The Supreme Court has held by a majority that parts of the costs regime introduced by the Access to Justice Act 1999 (AJA) (now repealed) and, in particular, a claimant's right in principle to recover a success fee and After the Event (ATE) insurance premium from an unsuccessful defendant, did not infringe either Article 6 or Article 1 of the First Protocol to the ECHR. The regime under the AJA had its flaws but it was not a disproportionate way of achieving the legitimate aim of access to justice.

Background

The claimants succeeded in their nuisance action and were awarded damages of £20,750 and an injunction. The defendants were ordered to pay 60% of the claimants' costs on the standard basis. However, the claimants' lawyers were retained using a conditional fee arrangement which resulted in the defendants being potentially liable for 60% of a success fee and an ATE insurance premium. Their 60% share of those amounted to over £300K, in addition to their liability for over £180K base costs.

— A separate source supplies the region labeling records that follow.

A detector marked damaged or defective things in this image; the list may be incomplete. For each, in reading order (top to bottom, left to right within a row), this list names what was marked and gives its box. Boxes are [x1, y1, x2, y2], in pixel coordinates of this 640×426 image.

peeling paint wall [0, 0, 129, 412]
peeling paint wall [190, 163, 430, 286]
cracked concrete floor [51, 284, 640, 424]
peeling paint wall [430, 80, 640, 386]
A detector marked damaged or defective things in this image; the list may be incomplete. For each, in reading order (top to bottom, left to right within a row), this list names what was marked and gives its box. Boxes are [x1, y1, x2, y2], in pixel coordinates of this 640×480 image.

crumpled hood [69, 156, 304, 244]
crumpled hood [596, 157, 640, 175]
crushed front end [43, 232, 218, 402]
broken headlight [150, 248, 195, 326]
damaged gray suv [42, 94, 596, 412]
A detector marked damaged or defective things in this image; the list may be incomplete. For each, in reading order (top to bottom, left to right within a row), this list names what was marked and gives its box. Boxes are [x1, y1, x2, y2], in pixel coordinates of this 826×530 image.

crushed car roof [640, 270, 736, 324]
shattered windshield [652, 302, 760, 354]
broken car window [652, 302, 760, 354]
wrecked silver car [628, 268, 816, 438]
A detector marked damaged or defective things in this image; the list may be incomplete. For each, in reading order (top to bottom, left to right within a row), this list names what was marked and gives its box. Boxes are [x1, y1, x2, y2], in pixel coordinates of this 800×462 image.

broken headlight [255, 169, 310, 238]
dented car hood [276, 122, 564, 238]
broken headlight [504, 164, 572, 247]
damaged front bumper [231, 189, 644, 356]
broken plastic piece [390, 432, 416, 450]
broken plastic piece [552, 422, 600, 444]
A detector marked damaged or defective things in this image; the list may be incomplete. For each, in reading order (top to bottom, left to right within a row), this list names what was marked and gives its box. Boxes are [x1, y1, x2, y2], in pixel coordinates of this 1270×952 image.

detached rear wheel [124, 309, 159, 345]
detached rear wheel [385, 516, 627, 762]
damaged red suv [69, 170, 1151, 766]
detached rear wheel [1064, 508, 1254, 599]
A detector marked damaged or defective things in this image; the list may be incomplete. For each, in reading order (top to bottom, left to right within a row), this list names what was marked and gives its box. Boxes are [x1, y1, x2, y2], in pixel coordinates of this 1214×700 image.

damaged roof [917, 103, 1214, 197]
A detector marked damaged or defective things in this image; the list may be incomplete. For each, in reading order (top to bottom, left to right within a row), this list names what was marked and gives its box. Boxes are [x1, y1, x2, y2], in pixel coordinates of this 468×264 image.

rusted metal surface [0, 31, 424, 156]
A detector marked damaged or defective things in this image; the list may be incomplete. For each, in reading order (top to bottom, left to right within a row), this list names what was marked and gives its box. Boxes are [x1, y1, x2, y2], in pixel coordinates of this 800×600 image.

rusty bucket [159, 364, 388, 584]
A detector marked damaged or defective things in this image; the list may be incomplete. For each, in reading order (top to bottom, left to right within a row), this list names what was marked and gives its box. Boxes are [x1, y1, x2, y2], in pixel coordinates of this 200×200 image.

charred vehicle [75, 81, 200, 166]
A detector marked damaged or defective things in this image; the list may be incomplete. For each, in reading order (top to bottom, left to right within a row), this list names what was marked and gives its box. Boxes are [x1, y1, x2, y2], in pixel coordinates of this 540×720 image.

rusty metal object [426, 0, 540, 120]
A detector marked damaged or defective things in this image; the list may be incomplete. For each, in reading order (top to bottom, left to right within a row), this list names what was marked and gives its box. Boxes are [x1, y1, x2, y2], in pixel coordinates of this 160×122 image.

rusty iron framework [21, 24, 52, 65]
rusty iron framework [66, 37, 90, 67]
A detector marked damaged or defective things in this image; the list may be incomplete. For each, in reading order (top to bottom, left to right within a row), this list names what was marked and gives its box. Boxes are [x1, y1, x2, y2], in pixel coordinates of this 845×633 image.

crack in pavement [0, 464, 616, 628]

The defendants accepted their liability for the claimants' base fees. However, they challenged the liability to pay the success fee and ATE premium under the AJA regime on the basis that this would unjustifiably interfere with their rights under Article 6 of the Convention (right to a fair trial), and/or Article 1 of the first protocol to the Convention (A1P1) (peaceful enjoyment of possessions).  Their submissions were based on MGN v United Kingdom, a 2011 case, in which the European Court of Human Rights had ruled that a regime that allowed the recoverability of a success fee by a wealthy claimant (the model Naomi Campbell)  infringed the Article 10 ECHR rights (freedom of expression) of the newspaper defendant. 

Judgment

Neuberger and Dyson LJJ, giving the leading judgments, considered the scope of MGN v United Kingdom, but rejected the submission that this case also required a finding that the pre-Jackson costs regime was incompatible with Article 6.  The MGN decision concerned Article 10 which is "always given particular weight by the ECtHR" and the balancing exercise in this case was "of a wholly different character":

"In our judgment, there is a powerful argument that the 1999 Act scheme is compatible with the Convention for the simple reason that it is a general measure which was (i) justified by the need to widen access to justice to litigants following withdrawal of legal aid; (ii) made following wide consultation; and (iii) fell within the wide area of discretionary judgment of the legislature and rule-makers to make."

Comment

The decision maintains the status quo.  It is of most importance for the limited types of claim in which success fees and ATE premiums are still recoverable, and to which the pre 1 April 2013 costs regime still applies, namely publication, privacy,  insolvency and mesothelioma cases.